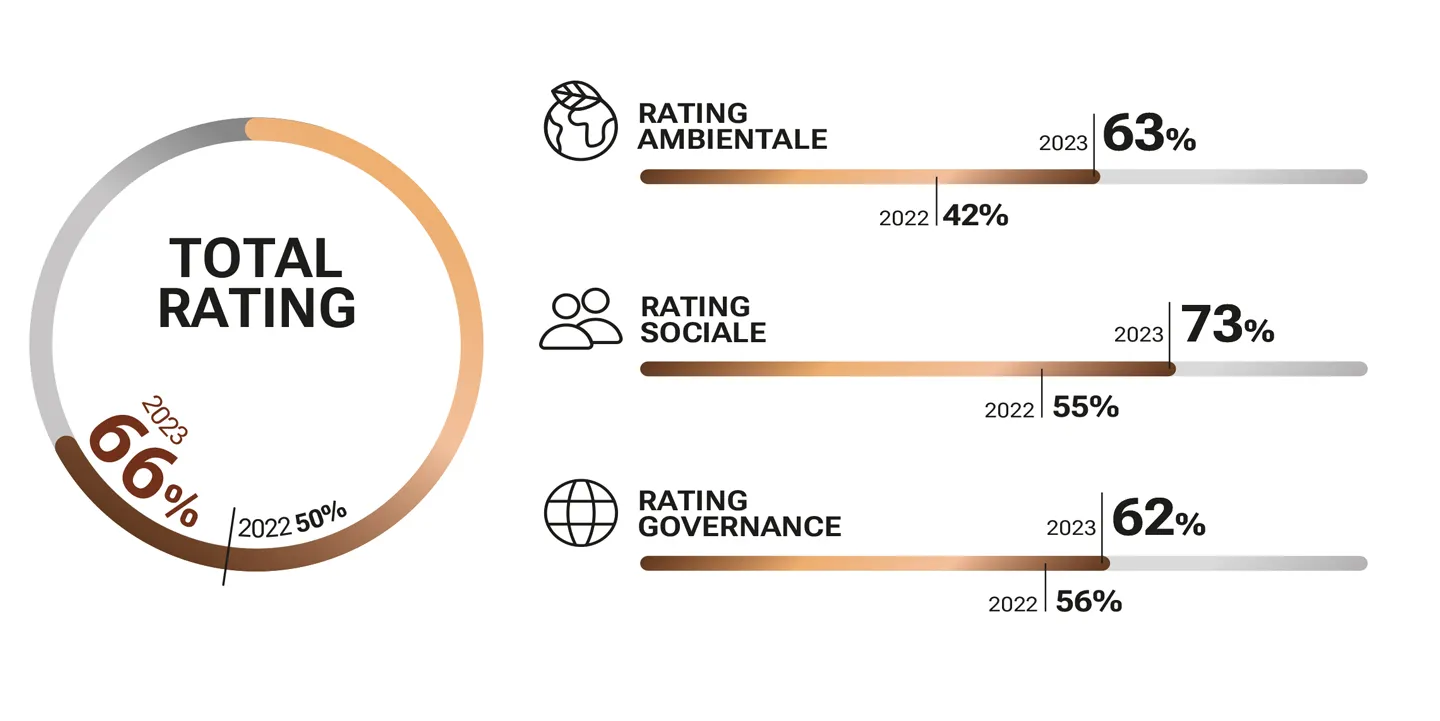 TOTAL RATING

2023
66%

2022 50%

RATING AMBIENTALE

2023 63%

2022 42%

RATING SOCIALE

2023 73%

2022 55%

RATING GOVERNANCE

2023 62%

2022 56%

- [Problem to work on] Would it be possible to print the records above verbatim, pictures omitted?

- [Solution for this task]
 TOTAL RATING

2023
66%

2022 50%

RATING AMBIENTALE

2023 63%

2022 42%

RATING SOCIALE

2023 73%

2022 55%

RATING GOVERNANCE

2023 62%

2022 56%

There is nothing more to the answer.